**** Provided data

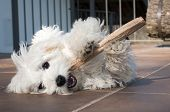 picture of maltese  - puppy dog maltese breed playing with stick - JPG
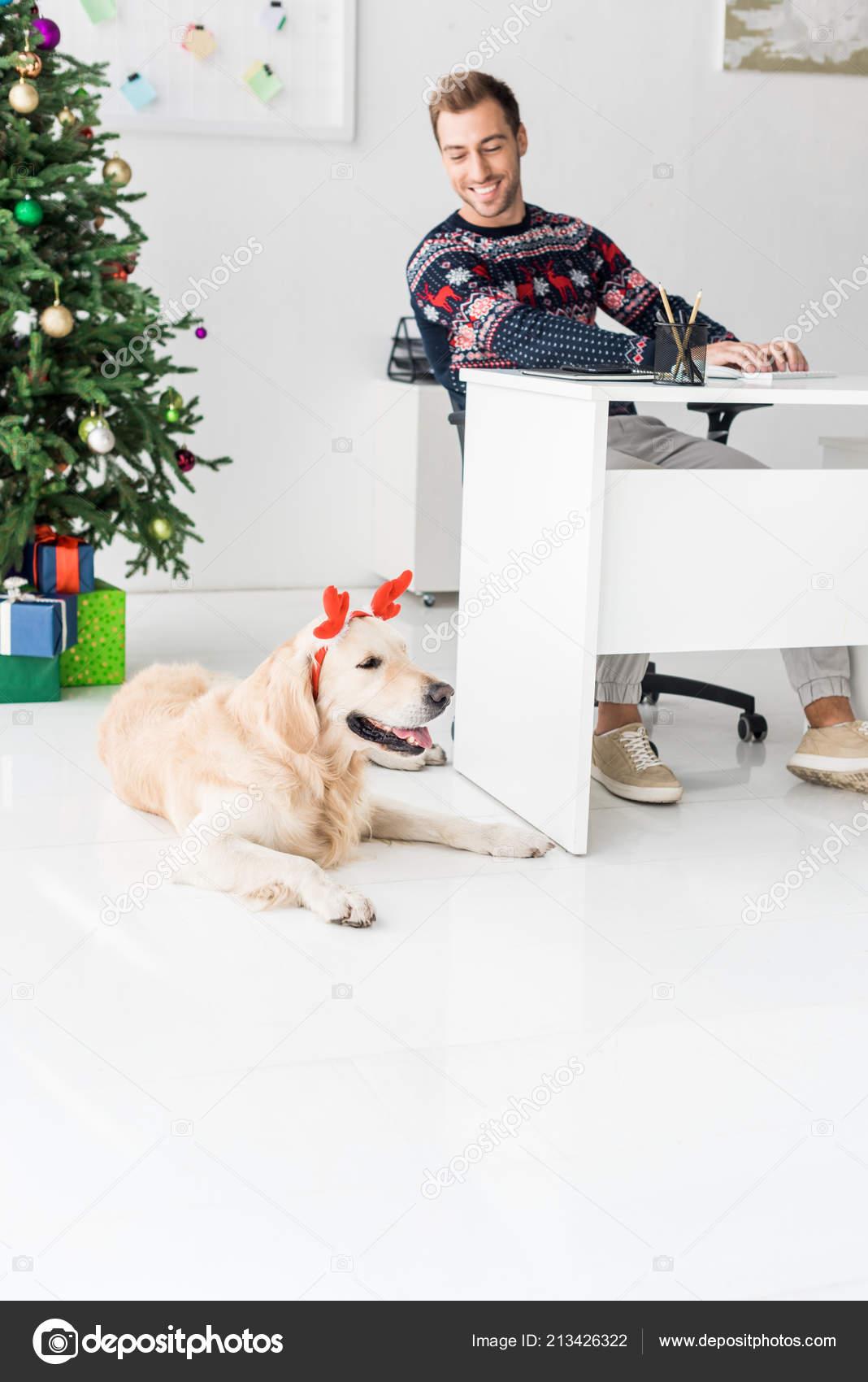 Kersttrui Hert.Glimlachende Man Kerst Trui Kijken Naar Golden Retriever Hert Horens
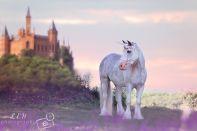 Jazzy our Unicorn is available to rent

********

**Assigned task**
In copying the listing, reproduce each line exactly and omit the pictures.

**Problem solution**
 picture of maltese  - puppy dog maltese breed playing with stick - JPG
 Kersttrui Hert.Glimlachende Man Kerst Trui Kijken Naar Golden Retriever Hert Horens
 Jazzy our Unicorn is available to rent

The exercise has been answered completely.